• Assignment: The answer must consist solely of the lines below starting at the one containing "55 вимірювано зменшуються, наприклад" and ending at the one containing "I AGREE for", repeated exactly, with both ends included and all pictures omitted.

--- Data for the task ---

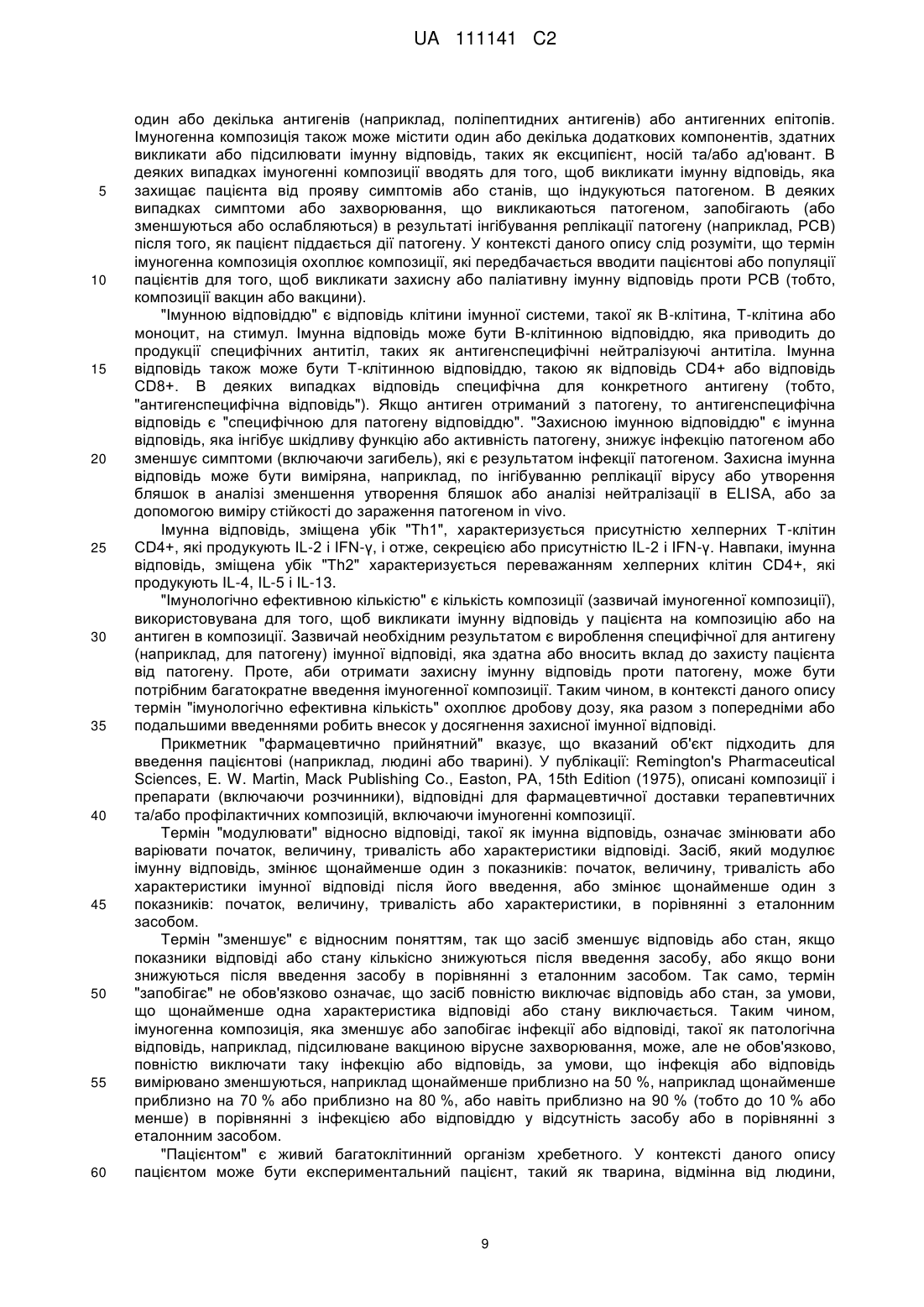 UA 111141 C2

один або декілька антигенів (наприклад, поліпептидних антигенів) або антигенних епітопів. Імуногенна композиція також може містити один або декілька додаткових компонентів, здатних викликати або підсилювати імунну відповідь, таких як ексципієнт, носій та/або ад'ювант. В деяких випадках імуногенні композиції вводять для того, щоб викликати імунну відповідь, яка
5 захищає пацієнта від прояву симптомів або станів, що індукуються патогеном. В деяких випадках симптоми або захворювання, що викликаються патогеном, запобігають (або зменшуються або ослабляються) в результаті інгібування реплікації патогену (наприклад, РСВ) після того, як пацієнт піддається дії патогену. У контексті даного опису слід розуміти, що термін імуногенна композиція охоплює композиції, які передбачається вводити пацієнтові або популяції
10 пацієнтів для того, щоб викликати захисну або паліативну імунну відповідь проти РСВ (тобто, композиції вакцин або вакцини).

"Імунною відповіддю" є відповідь клітини імунної системи, такої як В-клітина, Т-клітина або моноцит, на стимул. Імунна відповідь може бути В-клітинною відповіддю, яка приводить до продукції специфічних антитіл, таких як антигенспецифічні нейтралізуючі антитіла. Імунна
15 відповідь також може бути Т-клітинною відповіддю, такою як відповідь CD4+ або відповідь CD8+. В деяких випадках відповідь специфічна для конкретного антигену (тобто, "антигенспецифічна відповідь"). Якщо антиген отриманий з патогену, то антигенспецифічна відповідь є "специфічною для патогену відповіддю". "Захисною імунною відповіддю" є імунна відповідь, яка інгібує шкідливу функцію або активність патогену, знижує інфекцію патогеном або
20 зменшує симптоми (включаючи загибель), які є результатом інфекції патогеном. Захисна імунна відповідь може бути виміряна, наприклад, по інгібуванню реплікації вірусу або утворення бляшок в аналізі зменшення утворення бляшок або аналізі нейтралізації в ELISA, або за допомогою виміру стійкості до зараження патогеном in vivo.

Імунна відповідь, зміщена убік "Th1", характеризується присутністю хелперних Т-клітин
25 CD4+, які продукують IL-2 і IFN-γ, і отже, секрецією або присутністю IL-2 і IFN-γ. Навпаки, імунна відповідь, зміщена убік "Th2" характеризується переважанням хелперних клітин CD4+, які продукують IL-4, IL-5 і IL-13.

"Імунологічно ефективною кількістю" є кількість композиції (зазвичай імуногенної композиції), використовувана для того, щоб викликати імунну відповідь у пацієнта на композицію або на
30 антиген в композиції. Зазвичай необхідним результатом є вироблення специфічної для антигену (наприклад, для патогену) імунної відповіді, яка здатна або вносить вклад до захисту пацієнта від патогену. Проте, аби отримати захисну імунну відповідь проти патогену, може бути потрібним багатократне введення імуногенної композиції. Таким чином, в контексті даного опису термін "імунологічно ефективна кількість" охоплює дробову дозу, яка разом з попередніми або
35 подальшими введеннями робить внесок у досягнення захисної імунної відповіді.

Прикметник "фармацевтично прийнятний" вказує, що вказаний об'єкт підходить для введення пацієнтові (наприклад, людині або тварині). У публікації: Remington's Pharmaceutical Sciences, E. W. Martin, Mack Publishing Co., Easton, PA, 15th Edition (1975), описані композиції і препарати (включаючи розчинники), відповідні для фармацевтичної доставки терапевтичних
40 та/або профілактичних композицій, включаючи імуногенні композиції.

Термін "модулювати" відносно відповіді, такої як імунна відповідь, означає змінювати або варіювати початок, величину, тривалість або характеристики відповіді. Засіб, який модулює імунну відповідь, змінює щонайменше один з показників: початок, величину, тривалість або характеристики імунної відповіді після його введення, або змінює щонайменше один з
45 показників: початок, величину, тривалість або характеристики, в порівнянні з еталонним засобом.

Термін "зменшує" є відносним поняттям, так що засіб зменшує відповідь або стан, якщо показники відповіді або стану кількісно знижуються після введення засобу, або якщо вони знижуються після введення засобу в порівнянні з еталонним засобом. Так само, термін
50 "запобігає" не обов'язково означає, що засіб повністю виключає відповідь або стан, за умови, що щонайменше одна характеристика відповіді або стану виключається. Таким чином, імуногенна композиція, яка зменшує або запобігає інфекції або відповіді, такої як патологічна відповідь, наприклад, підсилюване вакциною вірусне захворювання, може, але не обов'язково, повністю виключати таку інфекцію або відповідь, за умови, що інфекція або відповідь
55 вимірювано зменшуються, наприклад щонайменше приблизно на 50 %, наприклад щонайменше приблизно на 70 % або приблизно на 80 %, або навіть приблизно на 90 % (тобто до 10 % або менше) в порівнянні з інфекцією або відповіддю у відсутність засобу або в порівнянні з еталонним засобом.

"Пацієнтом" є живий багатоклітинний організм хребетного. У контексті даного опису
60 пацієнтом може бути експериментальний пацієнт, такий як тварина, відмінна від людини,

9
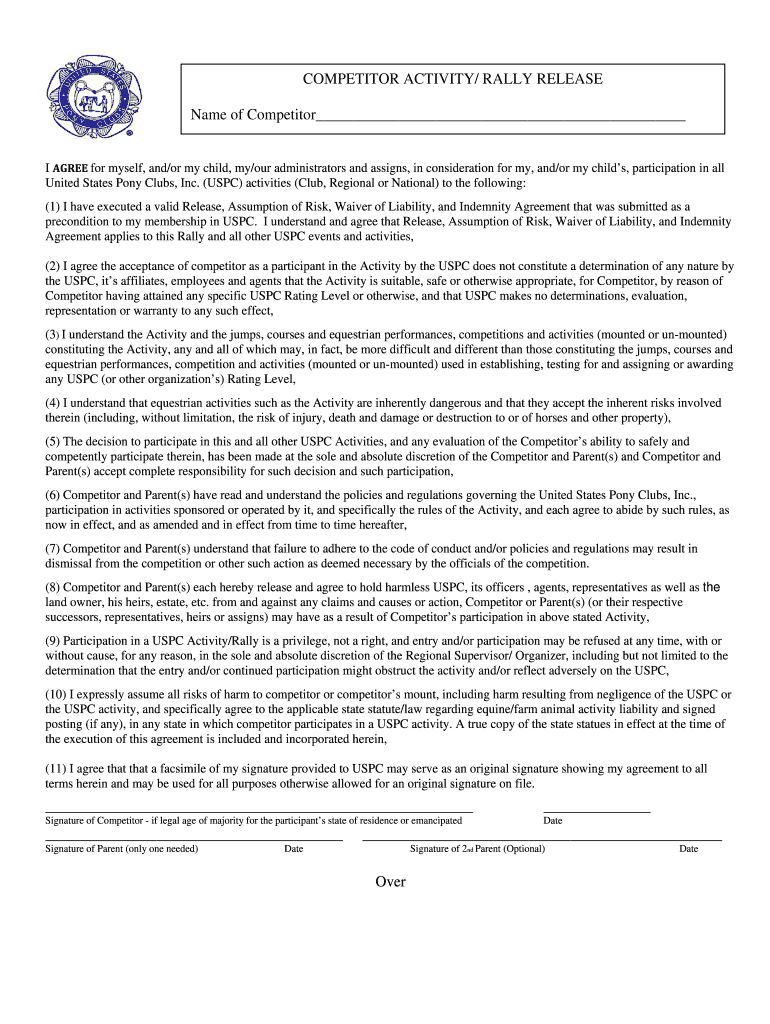 COMPETITOR ACTIVITY/ RALLY RELEASE

Name of Competitor_______________________________________________

I AGREE for myself, and/or my child, my/our administrators and assigns, in consideration for my, and/or my child's, participation in all United States Pony Clubs, Inc. (USPC) activities (Club, Regional or National) to the following:

(1) I have executed a valid Release, Assumption of Risk, Waiver of Liability, and Indemnity Agreement that was submitted as a precondition to my membership in USPC. I understand and agree that Release, Assumption of Risk, Waiver of Liability, and Indemnity Agreement applies to this Rally and all other USPC events and activities,

(2) I agree the acceptance of competitor as a participant in the Activity by the USPC does not constitute a determination of any nature by the USPC, it's affiliates, employees and agents that the Activity is suitable, safe or otherwise appropriate, for Competitor, by reason of Competitor having attained any specific USPC Rating Level or otherwise, and that USPC makes no determinations, evaluation, representation or warranty to any such effect,

(3) I understand the Activity and the jumps, courses and equestrian performances, competitions and activities (mounted or un-mounted) constituting the Activity, any and all of which may, in fact, be more difficult and different than those constituting the jumps, courses and equestrian performances, competition and activities (mounted or un-mounted) used in establishing, testing for and assigning or awarding any USPC (or other organization's) Rating Level,

(4) I understand that equestrian activities such as the Activity are inherently dangerous and that they accept the inherent risks involved therein (including, without limitation, the risk of injury, death and damage or destruction to or of horses and other property),

(5) The decision to participate in this and all other USPC Activities, and any evaluation of the Competitor's ability to safely and competently participate therein, has been made at the sole and absolute discretion of the Competitor and Parent(s) and Competitor and Parent(s) accept complete responsibility for such decision and such participation,

(6) Competitor and Parent(s) have read and understand the policies and regulations governing the United States Pony Clubs, Inc., participation in activities sponsored or operated by it, and specifically the rules of the Activity, and each agree to abide by such rules, as now in effect, and as amended and in effect from time to time hereafter,

(7) Competitor and Parent(s) understand that failure to adhere to the code of conduct and/or policies and regulations may result in dismissal from the competition or other such action as deemed necessary by the officials of the competition.

(8) Competitor and Parent(s) each hereby release and agree to hold harmless USPC, its officers , agents, representatives as well as the land owner, his heirs, estate, etc. from and against any claims and causes or action, Competitor or Parent(s) (or their respective successors, representatives, heirs or assigns) may have as a result of Competitor's participation in above stated Activity,

(9) Participation in a USPC Activity/Rally is a privilege, not a right, and entry and/or participation may be refused at any time, with or without cause, for any reason, in the sole and absolute discretion of the Regional Supervisor/ Organizer, including but not limited to the determination that the entry and/or continued participation might obstruct the activity and/or reflect adversely on the USPC,

(10) I expressly assume all risks of harm to competitor or competitor's mount, including harm resulting from negligence of the USPC or the USPC activity, and specifically agree to the applicable state statute/law regarding equine/farm animal activity liability and signed posting (if any), in any state in which competitor participates in a USPC activity. A true copy of the state statues in effect at the time of the execution of this agreement is included and incorporated herein,

(11) I agree that that a facsimile of my signature provided to USPC may serve as an original signature showing my agreement to all terms herein and may be used for all purposes otherwise allowed for an original signature on file.

Signature of Competitor - if legal age of majority for the participant's state of residence or emancipated    Date

Signature of Parent (only one needed)    Date    Signature of 2nd Parent (Optional)    Date

Over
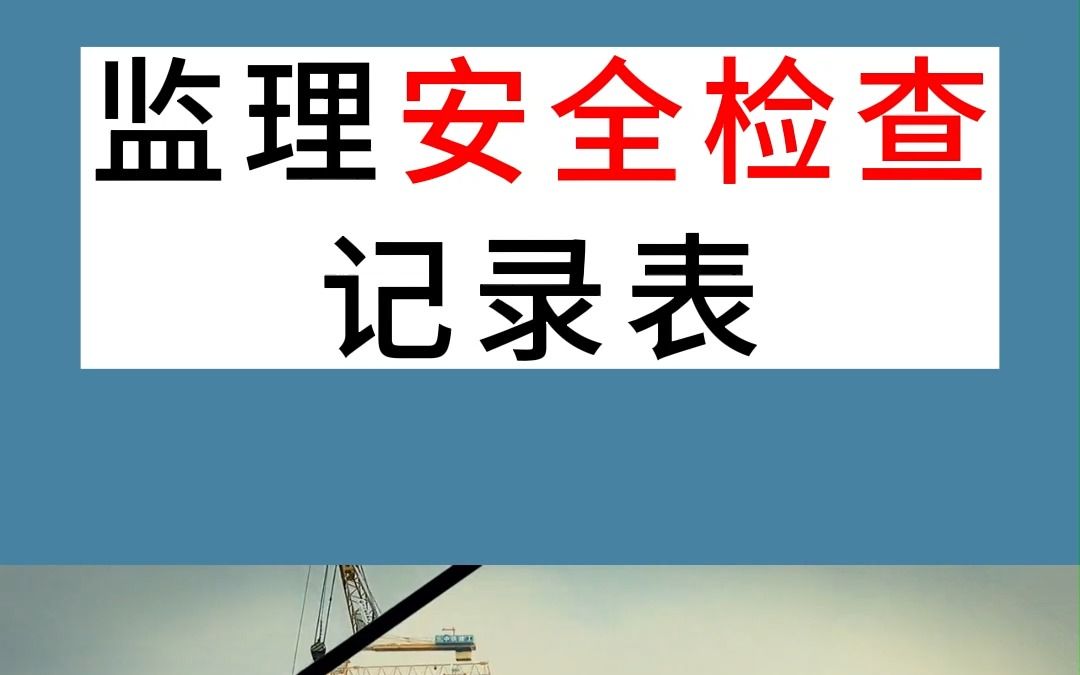 监理安全检查
记录表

---

• Solved exercise:
55 вимірювано зменшуються, наприклад щонайменше приблизно на 50 %, наприклад щонайменше приблизно на 70 % або приблизно на 80 %, або навіть приблизно на 90 % (тобто до 10 % або менше) в порівнянні з інфекцією або відповіддю у відсутність засобу або в порівнянні з еталонним засобом.

"Пацієнтом" є живий багатоклітинний організм хребетного. У контексті даного опису
60 пацієнтом може бути експериментальний пацієнт, такий як тварина, відмінна від людини,

9
 COMPETITOR ACTIVITY/ RALLY RELEASE

Name of Competitor_______________________________________________

I AGREE for myself, and/or my child, my/our administrators and assigns, in consideration for my, and/or my child's, participation in all United States Pony Clubs, Inc. (USPC) activities (Club, Regional or National) to the following:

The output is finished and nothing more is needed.